Quatre parties dans cette chronique :

  • La maison Imlin (30 place Kléber). Diaporama de 20 photos.
  • Les Imlin, orfèvres.
  • Un portrait de la famille Imlin.
  • La corporation de l’Échasse.

A. La maison Imlin, 1748-1749, style Rocaille strasbourgeois;

« Les ateliers les plus réputés sont aux mains de dynasties familiales, comme celles des Imlin, des Kirstein, des Fritz, dont les échoppes sont concentrées en principe dans la rue des Orfèvres et dont les demeures d’habitation sont parfois fort belles, telle la maison des Imlin, 30 place Kléber, édifiée en 1748 dans le style rocaille strasbourgeois« .

La maison Imlin fait partie des 39 édifices strasbourgeois, construits au 18ème siècle et photographiés par mes soins. Cliquer ici pour découvrir ces édifices dans quelques dizaines de chroniques et quelques centaines de photos.

B. Les Imlin. Source : extraits d’un article de Wikipédia.

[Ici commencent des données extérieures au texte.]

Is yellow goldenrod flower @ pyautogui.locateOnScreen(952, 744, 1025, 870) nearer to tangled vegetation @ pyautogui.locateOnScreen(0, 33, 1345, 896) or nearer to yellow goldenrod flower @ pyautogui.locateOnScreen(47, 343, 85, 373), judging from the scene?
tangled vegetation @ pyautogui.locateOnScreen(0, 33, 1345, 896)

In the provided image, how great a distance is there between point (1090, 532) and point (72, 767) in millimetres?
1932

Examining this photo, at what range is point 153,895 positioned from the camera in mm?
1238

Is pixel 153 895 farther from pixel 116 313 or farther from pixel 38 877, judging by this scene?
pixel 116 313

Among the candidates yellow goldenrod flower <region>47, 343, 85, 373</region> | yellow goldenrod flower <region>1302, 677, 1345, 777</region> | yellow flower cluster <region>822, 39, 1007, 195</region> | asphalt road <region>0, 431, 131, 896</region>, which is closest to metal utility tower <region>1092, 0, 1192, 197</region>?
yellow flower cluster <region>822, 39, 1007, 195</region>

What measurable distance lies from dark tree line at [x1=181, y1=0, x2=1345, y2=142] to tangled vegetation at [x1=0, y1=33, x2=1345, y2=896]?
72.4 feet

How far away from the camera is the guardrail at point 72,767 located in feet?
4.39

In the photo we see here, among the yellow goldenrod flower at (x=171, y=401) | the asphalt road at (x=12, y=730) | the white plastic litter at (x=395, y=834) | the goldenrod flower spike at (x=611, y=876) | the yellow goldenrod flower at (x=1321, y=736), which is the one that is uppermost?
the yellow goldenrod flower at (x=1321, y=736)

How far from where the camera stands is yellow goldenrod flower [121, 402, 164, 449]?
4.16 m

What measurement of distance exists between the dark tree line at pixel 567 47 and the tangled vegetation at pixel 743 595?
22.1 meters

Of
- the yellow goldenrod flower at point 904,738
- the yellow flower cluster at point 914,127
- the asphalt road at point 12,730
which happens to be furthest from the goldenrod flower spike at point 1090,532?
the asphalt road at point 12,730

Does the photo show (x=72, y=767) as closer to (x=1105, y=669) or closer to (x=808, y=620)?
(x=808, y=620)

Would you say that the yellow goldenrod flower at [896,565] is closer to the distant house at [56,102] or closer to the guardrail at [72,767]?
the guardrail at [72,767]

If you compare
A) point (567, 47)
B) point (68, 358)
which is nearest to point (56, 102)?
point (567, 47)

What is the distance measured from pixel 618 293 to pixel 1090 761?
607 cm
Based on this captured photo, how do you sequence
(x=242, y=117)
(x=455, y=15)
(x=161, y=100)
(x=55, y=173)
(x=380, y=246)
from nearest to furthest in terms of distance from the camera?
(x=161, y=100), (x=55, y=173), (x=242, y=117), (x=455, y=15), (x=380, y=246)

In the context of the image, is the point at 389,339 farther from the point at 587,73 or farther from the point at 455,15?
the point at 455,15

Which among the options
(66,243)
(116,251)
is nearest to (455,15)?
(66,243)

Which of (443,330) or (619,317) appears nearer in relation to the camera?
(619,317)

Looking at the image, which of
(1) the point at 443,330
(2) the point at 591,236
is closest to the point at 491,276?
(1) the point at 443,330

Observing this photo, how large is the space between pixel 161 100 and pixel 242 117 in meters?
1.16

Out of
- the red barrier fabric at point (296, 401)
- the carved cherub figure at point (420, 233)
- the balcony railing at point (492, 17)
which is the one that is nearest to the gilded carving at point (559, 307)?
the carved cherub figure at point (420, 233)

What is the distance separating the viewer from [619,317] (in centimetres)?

« Plusieurs membres de la famille sont connus comme orfèvres d’art à Strasbourg, certaines de leurs œuvres inscrites aux Inventaire du Patrimoine culturel se trouvent dans des églises ou des musées, notamment au musée des arts décoratifs de Strasbourg.

Jean-Louis Imlin I (1663-1720), orfèvre.

Jean-Louis Imlin II (1694-1764), époux de Marie Boch, père de Jean-Louis III et grand-père de François Daniel, est reçu maître en 1720.

Jean Louis Imlin III, fils de Jean-Louis II Imlin, reçu maître orfèvre à Strasbourg en 1746, et actif jusqu’à sa mort en 1768 (ou 1769).

  • Jean Henri Alberti, qui était employé d’Imlin entre 1756 et 1764 a tenu l’atelier après la mort de Jean Louis, jusqu’à ce que François Daniel Imlin devienne orfèvre. Aussi, plusieurs objets qui portent le poinçon de Jean Louis sont-ils posthumes. Ainsi, un calice d’argent réalisé par son atelier et daté de 1779 se trouve-t-il dans les collections du Victoria and Albert Museum.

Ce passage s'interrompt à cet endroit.